#### Directions
Whatever precedes the line containing "St Louis Botanical" is not copied; that line and every line after it through the final one below are copied exactly, except pictures.

#### Dataset content

--

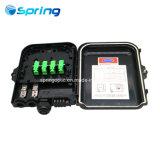 Odb 8 puertos de fibra óptica FTTH Caja de bornes de distribución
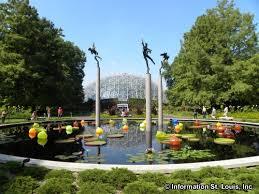 St Louis Botanical Garden Hours St Louis Missouri Been There Done That Pinterest Missouri
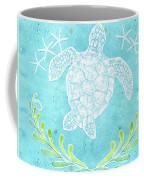 Flamingo Beach 1 - Turtle With Starfish  Coffee Mug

--

#### Task answer
 St Louis Botanical Garden Hours St Louis Missouri Been There Done That Pinterest Missouri
 Flamingo Beach 1 - Turtle With Starfish  Coffee Mug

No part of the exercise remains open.